→ **EXERCISES**:
**a.** In the oil and gas industry trends excerpt, what is the primary determinant of the Company's sales volume during the year?
**b.** Extend the excerpt on oil and gas industry trends, picking up after its final sentence.

→ **TEXT EXCERPT**:
The Company's long-term profitability will depend upon its ability to successfully implement its business plan. Also, if the Company is not successful in defending against the enforceability of the Oakwell Claim in Canada, there will be a material and adverse impact on the Company’s financial position and operations may be curtailed.
 
The Company anticipates further capital expenditures related to its Buick Creek, North East British Columbia property and fund any future exploration activities.
 
TREND INFORMATION
 
Seasonality. The Company's Oil & Gas Division is not a seasonal business, but increased consumer demand or changes in supply in certain months of the year can influence the price of produced hydrocarbons, depending on the circumstances. Production from the Company's oil and gas properties is the primary determinant for the volume of sales during the year.
 
There are a number of trends that have been developing in the oil and gas industry during the past several years that appear to be shaping the near future of the business. The first trend is the volatility of commodity prices. Natural gas is a commodity influenced by factors within North America. The continued tight supply demand balance for natural gas is causing significant elasticity in pricing. Despite record drilling activity, a strong economy, weather, fuel switching and demand for electrical generation there still exists a tight supply causing prices to remain high.
 
Crude oil is influenced by the world economy and OPEC's ability to adjust supply to world demand. Recently crude oil prices have been kept high by political events causing disruptions in the supply of oil, and concern over potential supply disruptions triggered by unrest in the Middle East.
 
Political events trigger large fluctuations in price levels. The impact on the oil and gas industry from commodity price volatility is significant. During periods of high prices, producers generate sufficient cash flows to conduct active exploration programs without external capital. Increased commodity prices frequently translate into very busy periods for service suppliers triggering premium costs for their services. Purchasing land and properties similarly increase in price during these periods. During low commodity price periods, acquisition costs drop, as do internally generated funds to spend on exploration and development activities. With decreased demand, the prices charged by the various service suppliers also decline.
 
A second trend within the Canadian oil and gas industry is recent growth in the number of private and small junior oil and gas companies starting up business. These companies often have experienced management teams from previous industry organizations that have disappeared as a part of the ongoing industry consolidation. Many are able to raise capital and recruit well qualified personnel.
 
A third trend currently affecting the oil and gas industry is the impact on capital markets caused by investor uncertainty in the North American economy. The capital market volatility in Canada has also been affected by uncertainties surrounding the economic impact that the Kyoto Protocol will have on the sector. Generally during the past year, the economic recovery combined with increased commodity prices has caused an increase in new equity financings in the oil and gas industry. The Company must compete with the numerous new companies and their new management teams and development plans in its access to capital. The competitive nature of the oil and gas industry will cause opportunities for equity financings to be selective. Some companies will have to rely on internally generated funds to conduct their exploration and developmental programs.

→ **INFORMATION SHOWN**:
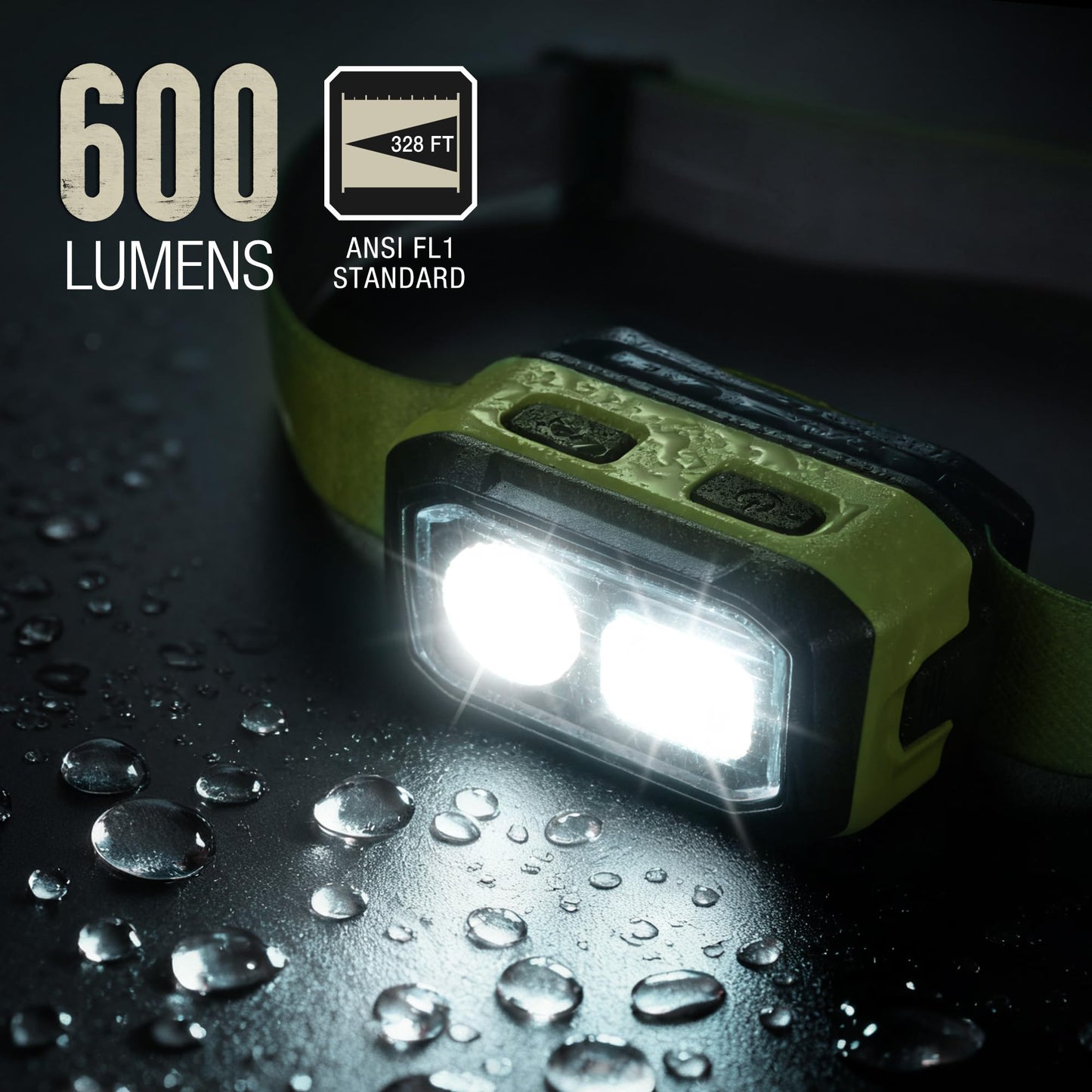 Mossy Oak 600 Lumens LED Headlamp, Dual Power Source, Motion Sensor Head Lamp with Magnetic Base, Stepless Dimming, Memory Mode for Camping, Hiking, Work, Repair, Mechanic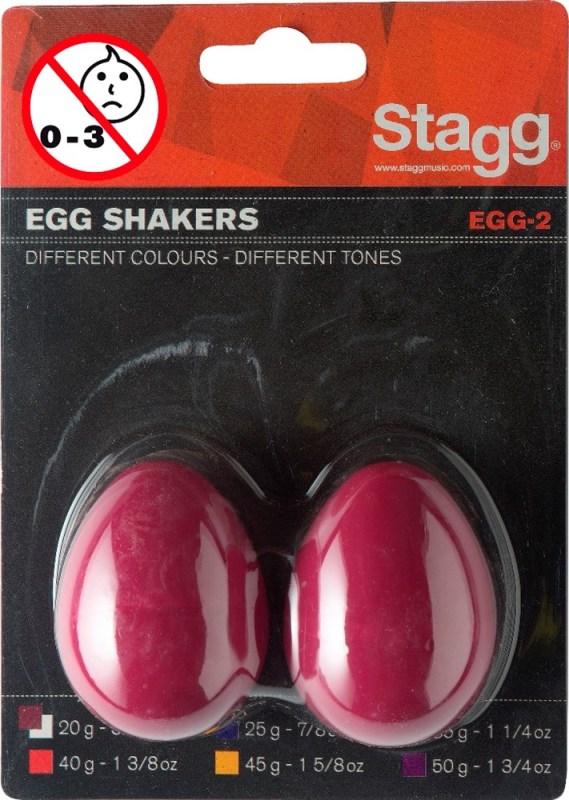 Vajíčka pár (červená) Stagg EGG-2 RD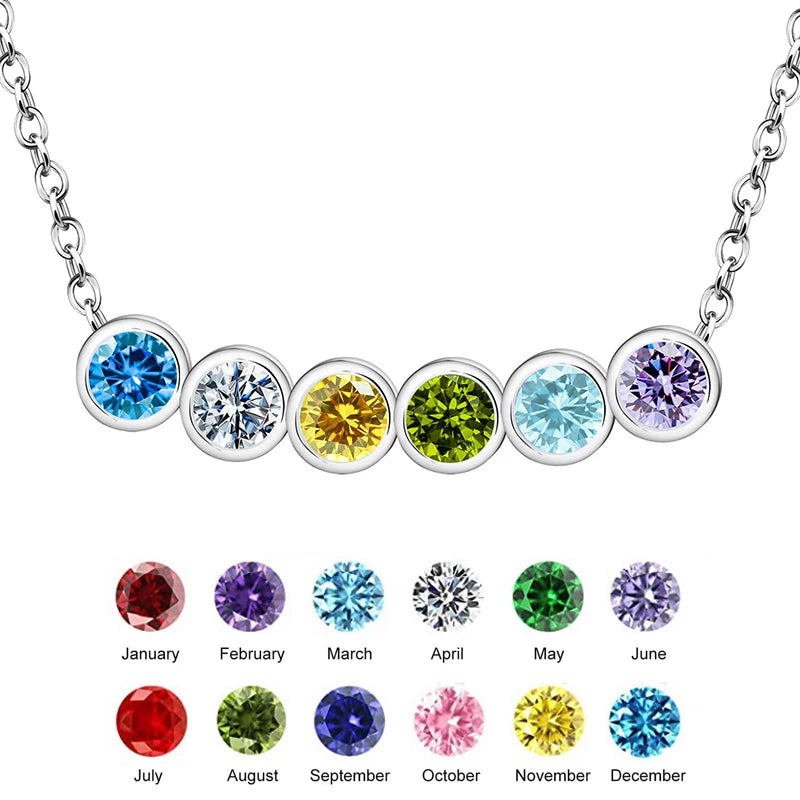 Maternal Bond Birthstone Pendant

→ **RESULTS IN ORDER**:
**a.** Production from the Company's oil and gas properties.

**b.**
 
Critical Accounting Policies and Estimates and Newly Adopted Accounting Policies
 
The Company's significant accounting policies, estimates and changes to accounting policies are also described in the Notes to the audited Consolidated Financial Statements for the fiscal years ended June 30, 2005, 2004, 2003. It is increasingly important to understand that the application of generally accepted accounting principles involves certain assumptions, judgments and estimates that affect reported amounts of assets, liabilities, revenues and expenses. The application of principles can cause varying results from company to company.
 
The most significant accounting policies that impact the Company relate to oil and gas accounting and reserve estimates, future income tax assets and liabilities, foreign currency translation and stock based compensation.
 
The most significant accounting estimates that impact the Company and its subsidiaries relate to the Oakwell Claim and the valuation of the Company's investment in KEOPL.
 
During fiscal 2005 the Company adopted the recommendations of the new CICA Handbook Section 3870, stock-based compensation and other stock-based payments. The only new accounting policy that was adopted by the Company during the 2004 fiscal year was a new accounting policy guideline for oil and gas accounting according to the new Canadian Institute of Chartered Accountants (“CICA”) Handbook guideline ACG-16.
 
Critical Accounting Policies
 
Oil and gas accounting and reserve estimates. The Company follows the full cost method of accounting for oil and gas operations under which all costs of exploring for and developing oil and gas reserves are initially capitalized. Such costs include land acquisition costs, geological and geophysical expenses, carrying charges on non-producing properties, costs of drilling and overhead charges directly related to acquisition and exploration activities.
 
Under the full cost method all of the costs noted above are capitalized, together with the costs of production equipment, and are depleted on the unit-of-production method based on the estimated gross proved reserves. Petroleum products and reserves are converted to equivalent units of natural gas at 6,000 cubic feet to 1 barrel of oil.
 
Under the full cost method costs of acquiring and evaluating unproved properties are initially excluded from depletion calculations. These unevaluated properties are assessed periodically to ascertain whether impairment in value has occurred. When reserves are identified as “proven” by independent engineers, or the property is considered to be impaired, then the cost of the property or the amount of the impairment is added to costs subject to depletion calculations.
 
Proceeds from a sale of petroleum and natural gas properties are applied against capitalized costs, with no gain or loss recognized, unless such a sale would significantly alter the rate of depletion. Alberta Royalty Tax Credits are included in oil and gas sales.
 
In applying the full cost method, under Canadian GAAP, the Company performs a ceiling test which restricts the capitalized costs less accumulated depletion and amortization from exceeding an amount equal to the estimated fair market value undiscounted value of future net revenues from proved and probable oil and gas reserves, as determined by independent engineers, based on sales prices achievable under forecast prices existing contracts and posted average reference prices in effect at the end of the year and forecast current costs, and after deducting estimated future general and administrative expenses, production related expenses, financing costs, future site restoration costs and income taxes. For calculating the fair value the company utilizes a 5% discount factor.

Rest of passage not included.